Aerobic Systems Fat & Carbohydrate for fuel.
The Aerobic System
The aerobic breakdown of carbohydrates, fats, and proteins provides substrates for a continuous restoration of the limited phosphogen pool. It is phosphogen energy which fuels all levels of muscular activity. It is the relative percentage of maximal capacity contributed by the aerobic pathway that varies with intensity and duration of work. At rest, all energy is aerobic because the phosphogens used to write, talk, eat, and breathe are continuously replaced by the aerobic metabolism of nutrients. The intensity is very low and the duration can be very long, in fact until food nutrients are depleted.
OTS Notes on 5- Metabolic Levels by Exercise Intensity:
Level 1 is fueled by 60% Fat and 40% Carbohydrate- runs up to 65% of Max Heart Rate
Level 2 is fueled by 50% Fat and 50% Carbohydrate- runs at approximately 70-75% of Max Heart Rate
Level 3 is fueled by 35% Fat and 65% Carbohydrate- runs at approximately 75-80% of Max Hear Rate
Level 4 is fueled by 10-20% Fat and 80-90% Carbohydrate- runs at approximately 80-90% of Max Heart Rate
Level 5 is Phosphogen based, short sprints 5-30 seconds in duration. 0% Fat.
Most muscle has enough phosphogen stored for about 30 seconds of sustained muscular contractions. These are replaced mostly via the aerobic metabolic pathways.
Important concepts of the Aerobic system follow:
1. Individuals can sustain all out efforts demanding maximal aerobic capacity for only 8-10 minutes because lactic acid is rapidly accumulating to provide addition energy.
2. Except for short all out efforts, aerobic processes are continuously providing energy at rates ranging from very low to the individuals maximum.
3. Aerobic energy production occurs whether we are asleep or at maximum exercise capacity. This has led to some confusion on how to train for this system.
4. It is commonly believed that once past the anaerobic threshold, all energy comes from lactic acid production. This is NOT true!
5. Research shows that the basic external loading factors of frequency and duration or program length is determined by individual fitness levels, and the greatest gains in maximal aerobic capacity occur when exercise intensity is at levels requiring 90-100% of maximal capacity (VO2 max).
6. The percent improvements or absolute gains are actually lower when training intensities are supramaximal or greater than 100% of VO2 max.
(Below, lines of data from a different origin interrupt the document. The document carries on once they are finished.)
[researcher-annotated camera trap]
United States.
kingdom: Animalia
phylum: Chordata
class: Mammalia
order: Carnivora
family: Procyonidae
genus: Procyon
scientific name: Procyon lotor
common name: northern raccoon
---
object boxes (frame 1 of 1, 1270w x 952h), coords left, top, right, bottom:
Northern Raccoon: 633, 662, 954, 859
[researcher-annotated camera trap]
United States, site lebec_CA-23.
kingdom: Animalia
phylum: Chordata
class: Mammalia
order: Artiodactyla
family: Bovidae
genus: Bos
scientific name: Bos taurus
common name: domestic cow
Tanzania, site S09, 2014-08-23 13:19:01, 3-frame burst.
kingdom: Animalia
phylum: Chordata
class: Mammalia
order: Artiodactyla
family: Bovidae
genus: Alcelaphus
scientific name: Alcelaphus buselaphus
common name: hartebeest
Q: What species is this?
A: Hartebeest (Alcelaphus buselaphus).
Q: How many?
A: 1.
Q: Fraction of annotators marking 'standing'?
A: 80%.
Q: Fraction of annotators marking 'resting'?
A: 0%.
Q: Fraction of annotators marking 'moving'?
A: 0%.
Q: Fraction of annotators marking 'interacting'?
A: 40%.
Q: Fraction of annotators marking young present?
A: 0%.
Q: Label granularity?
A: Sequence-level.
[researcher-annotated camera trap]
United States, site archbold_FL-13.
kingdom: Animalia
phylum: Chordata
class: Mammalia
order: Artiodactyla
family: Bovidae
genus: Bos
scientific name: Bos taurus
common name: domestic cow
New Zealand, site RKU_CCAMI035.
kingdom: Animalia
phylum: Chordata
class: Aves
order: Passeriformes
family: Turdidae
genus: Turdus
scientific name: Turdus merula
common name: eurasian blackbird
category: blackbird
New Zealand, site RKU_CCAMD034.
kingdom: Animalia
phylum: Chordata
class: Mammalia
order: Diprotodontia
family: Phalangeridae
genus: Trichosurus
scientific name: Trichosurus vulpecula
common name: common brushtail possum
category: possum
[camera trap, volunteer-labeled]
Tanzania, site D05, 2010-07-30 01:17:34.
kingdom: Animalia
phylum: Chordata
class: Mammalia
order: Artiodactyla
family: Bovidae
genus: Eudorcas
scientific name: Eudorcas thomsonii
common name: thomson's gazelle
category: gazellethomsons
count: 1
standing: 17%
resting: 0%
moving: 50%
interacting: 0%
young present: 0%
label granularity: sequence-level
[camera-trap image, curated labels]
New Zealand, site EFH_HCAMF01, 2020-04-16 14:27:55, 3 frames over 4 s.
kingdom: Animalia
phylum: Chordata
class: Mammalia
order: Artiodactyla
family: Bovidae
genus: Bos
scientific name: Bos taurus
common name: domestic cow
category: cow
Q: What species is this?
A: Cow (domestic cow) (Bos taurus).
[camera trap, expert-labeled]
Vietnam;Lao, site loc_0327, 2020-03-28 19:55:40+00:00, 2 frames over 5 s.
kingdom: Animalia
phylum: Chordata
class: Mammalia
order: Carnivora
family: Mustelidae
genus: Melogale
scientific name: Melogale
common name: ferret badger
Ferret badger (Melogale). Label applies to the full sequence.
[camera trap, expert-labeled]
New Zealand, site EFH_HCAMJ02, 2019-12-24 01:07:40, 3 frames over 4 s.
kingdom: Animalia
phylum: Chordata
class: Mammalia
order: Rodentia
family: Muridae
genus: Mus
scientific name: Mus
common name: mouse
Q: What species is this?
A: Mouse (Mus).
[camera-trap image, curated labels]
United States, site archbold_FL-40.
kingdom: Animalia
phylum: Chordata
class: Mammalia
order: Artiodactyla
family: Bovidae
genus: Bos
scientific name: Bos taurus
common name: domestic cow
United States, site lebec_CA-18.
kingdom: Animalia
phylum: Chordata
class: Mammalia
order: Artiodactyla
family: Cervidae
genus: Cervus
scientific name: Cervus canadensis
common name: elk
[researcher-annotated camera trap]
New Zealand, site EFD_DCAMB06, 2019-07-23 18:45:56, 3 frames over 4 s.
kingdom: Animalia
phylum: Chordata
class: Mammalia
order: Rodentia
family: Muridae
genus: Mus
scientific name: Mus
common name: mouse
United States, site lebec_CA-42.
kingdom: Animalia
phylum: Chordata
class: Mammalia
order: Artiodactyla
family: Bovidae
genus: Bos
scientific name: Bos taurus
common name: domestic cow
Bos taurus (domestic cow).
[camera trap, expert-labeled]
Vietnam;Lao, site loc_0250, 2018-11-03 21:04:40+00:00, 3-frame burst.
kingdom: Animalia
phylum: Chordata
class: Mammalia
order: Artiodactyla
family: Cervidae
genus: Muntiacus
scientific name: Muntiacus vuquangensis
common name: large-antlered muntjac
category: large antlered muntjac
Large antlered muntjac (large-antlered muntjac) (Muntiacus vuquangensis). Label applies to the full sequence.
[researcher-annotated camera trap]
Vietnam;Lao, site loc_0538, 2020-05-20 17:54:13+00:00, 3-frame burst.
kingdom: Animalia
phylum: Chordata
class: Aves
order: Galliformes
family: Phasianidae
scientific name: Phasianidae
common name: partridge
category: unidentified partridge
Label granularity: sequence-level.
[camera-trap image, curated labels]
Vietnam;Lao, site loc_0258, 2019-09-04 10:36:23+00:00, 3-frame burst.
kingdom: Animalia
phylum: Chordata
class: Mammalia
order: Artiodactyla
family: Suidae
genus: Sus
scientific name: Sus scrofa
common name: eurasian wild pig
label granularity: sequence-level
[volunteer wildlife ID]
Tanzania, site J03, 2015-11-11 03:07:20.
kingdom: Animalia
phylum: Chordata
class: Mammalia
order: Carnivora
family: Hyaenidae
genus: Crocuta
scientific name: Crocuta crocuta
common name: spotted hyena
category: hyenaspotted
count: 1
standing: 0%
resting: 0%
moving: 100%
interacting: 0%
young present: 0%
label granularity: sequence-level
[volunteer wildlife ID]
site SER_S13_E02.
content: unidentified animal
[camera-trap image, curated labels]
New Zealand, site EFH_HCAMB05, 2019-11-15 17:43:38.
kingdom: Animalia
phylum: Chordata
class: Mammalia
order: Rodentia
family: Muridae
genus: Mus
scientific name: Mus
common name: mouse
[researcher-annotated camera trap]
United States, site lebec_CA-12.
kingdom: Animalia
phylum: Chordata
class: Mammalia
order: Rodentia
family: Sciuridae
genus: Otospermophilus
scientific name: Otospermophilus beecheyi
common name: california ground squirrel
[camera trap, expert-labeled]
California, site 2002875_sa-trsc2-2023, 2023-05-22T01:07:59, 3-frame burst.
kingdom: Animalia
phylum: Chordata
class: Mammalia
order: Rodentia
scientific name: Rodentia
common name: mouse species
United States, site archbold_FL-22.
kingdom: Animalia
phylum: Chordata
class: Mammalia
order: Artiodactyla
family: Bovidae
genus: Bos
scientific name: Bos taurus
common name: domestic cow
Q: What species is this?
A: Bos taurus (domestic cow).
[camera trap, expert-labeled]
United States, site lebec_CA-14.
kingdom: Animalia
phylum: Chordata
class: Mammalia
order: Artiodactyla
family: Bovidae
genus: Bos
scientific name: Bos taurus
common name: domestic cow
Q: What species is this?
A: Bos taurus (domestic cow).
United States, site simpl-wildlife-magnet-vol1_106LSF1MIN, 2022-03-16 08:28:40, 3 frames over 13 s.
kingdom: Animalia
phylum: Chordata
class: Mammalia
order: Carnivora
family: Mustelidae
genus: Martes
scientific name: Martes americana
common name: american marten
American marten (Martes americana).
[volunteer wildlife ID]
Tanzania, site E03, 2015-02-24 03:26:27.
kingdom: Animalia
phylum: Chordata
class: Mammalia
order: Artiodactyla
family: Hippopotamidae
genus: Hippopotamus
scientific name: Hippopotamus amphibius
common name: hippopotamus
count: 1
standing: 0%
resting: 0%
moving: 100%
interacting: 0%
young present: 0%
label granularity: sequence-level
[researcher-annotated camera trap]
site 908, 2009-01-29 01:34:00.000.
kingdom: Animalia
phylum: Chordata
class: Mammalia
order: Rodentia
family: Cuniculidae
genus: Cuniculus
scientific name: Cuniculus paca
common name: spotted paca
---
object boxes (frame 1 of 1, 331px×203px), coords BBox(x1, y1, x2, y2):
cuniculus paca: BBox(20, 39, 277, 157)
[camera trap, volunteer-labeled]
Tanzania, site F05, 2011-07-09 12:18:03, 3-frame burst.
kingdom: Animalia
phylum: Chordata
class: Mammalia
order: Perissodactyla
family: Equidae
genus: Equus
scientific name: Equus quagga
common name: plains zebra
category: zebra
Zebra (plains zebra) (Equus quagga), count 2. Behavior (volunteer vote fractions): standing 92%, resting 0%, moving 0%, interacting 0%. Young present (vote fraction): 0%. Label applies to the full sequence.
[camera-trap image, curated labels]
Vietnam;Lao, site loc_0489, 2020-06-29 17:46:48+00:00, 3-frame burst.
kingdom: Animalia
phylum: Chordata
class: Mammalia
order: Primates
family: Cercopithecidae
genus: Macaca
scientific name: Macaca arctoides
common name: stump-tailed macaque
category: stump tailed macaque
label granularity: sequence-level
At the other end of the scale, minimum stimulus required to achieve any improvement appears to be tasks requiring 50% of maximal aerobic capacity.
7. The magnitude of increase in maximal capacity is usually inversely related to initial capacity. Poorly conditioned individuals attain the greatest increases with appropriate training. It is difficult for highly trained athletes to quantify any improvement in VO2 max. For these individuals, measured values may be limited by heredity rather than by the volume or intensity of training.
8. Greater improvements in highly conditioned athletes can be seen in their anaerobic capacities, economy of effort, and fractionalization (fractional utilization) of maximum capacity during competitive events.
9. When athletes start training, a laboratory or field test to quantify variables other than just VO2max should be conducted.
10. The traditional method for improving aerobic capacity has been to form an early season aerobic base by numerous long distance workouts in the weekly schedule (microcycle). These are generally continuous and moderate intensity and become less frequent and of shorter duration as the annual cycle moves into competitive stages.
How can knowing the 3 energy systems and 5- Metabolic levels of exercise help you to design a week of workouts?
How can knowing your energy systems and the fuel subsrates that support them help you to design your nutrition.